What you give back must match the records below exactly, apart from the pictures, which are omitted.

◇ ◇ ◇ ◇

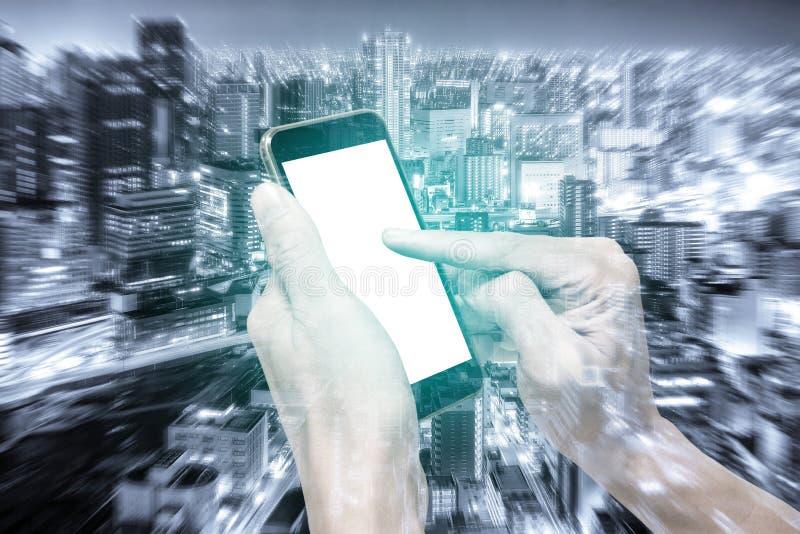 Dubbele blootstellingshanden die smartphone en stad gebruiken stock afbeeldingen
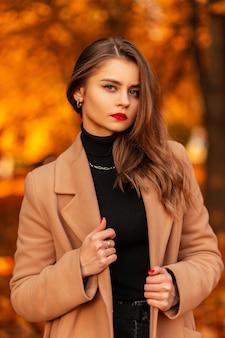 Portret van een mooie jonge vrouw met rode lippen in een modieuze beige jas met een trui in een park met gekleurd geel herfstgebladerte. vrouwelijke casual stijl en schoonheid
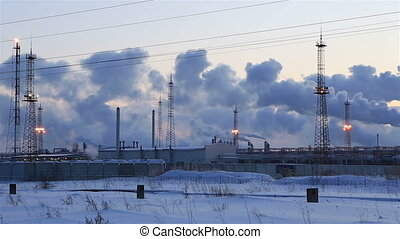 Refinery at sunset sky background. Frosty snowy winter...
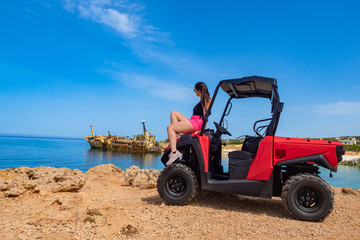 Poster Naufrage Pathos. Island of Cyprus. Woman posing while sitting on a quad bike. Ship wrecked off the coast of Paphos.Woman ATV driver. The beach of Paphos. Mediterranean Sea.A ship crashed near Cyprus. ATV rides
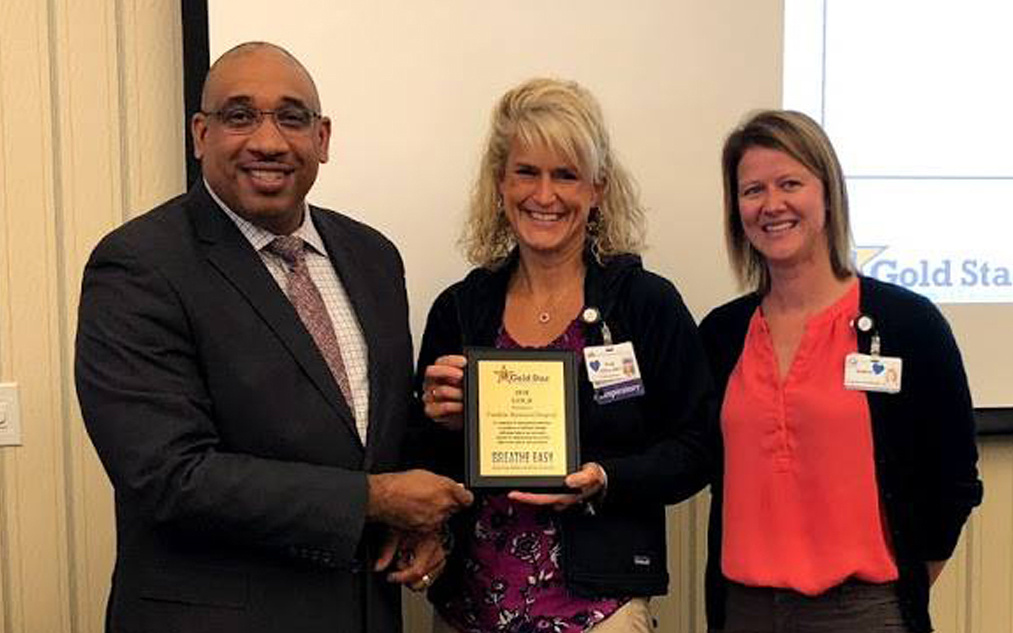From left, Kenneth I. Lewis, senior director of the Center for Tobacco Independence, presents a Tobacco-Free Hospital Gold Star Standards of Excellence Award to Heidi Hilton, of Franklin Memorial Hospital, and Andrea Richards, of the Healthy Community Coalition.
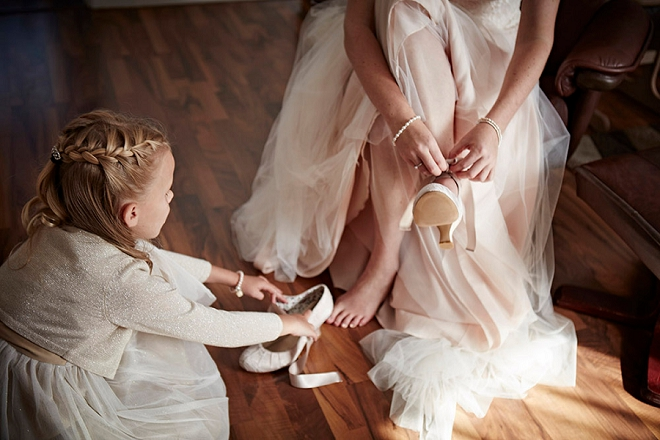 How darling is this Flower Girl helping the Bride get ready for the big day? So sweet!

◇ ◇ ◇ ◇

▶ TASK OUTPUT
 Dubbele blootstellingshanden die smartphone en stad gebruiken stock afbeeldingen
 Portret van een mooie jonge vrouw met rode lippen in een modieuze beige jas met een trui in een park met gekleurd geel herfstgebladerte. vrouwelijke casual stijl en schoonheid
 Refinery at sunset sky background. Frosty snowy winter...
 Poster Naufrage Pathos. Island of Cyprus. Woman posing while sitting on a quad bike. Ship wrecked off the coast of Paphos.Woman ATV driver. The beach of Paphos. Mediterranean Sea.A ship crashed near Cyprus. ATV rides
From left, Kenneth I. Lewis, senior director of the Center for Tobacco Independence, presents a Tobacco-Free Hospital Gold Star Standards of Excellence Award to Heidi Hilton, of Franklin Memorial Hospital, and Andrea Richards, of the Healthy Community Coalition.
 How darling is this Flower Girl helping the Bride get ready for the big day? So sweet!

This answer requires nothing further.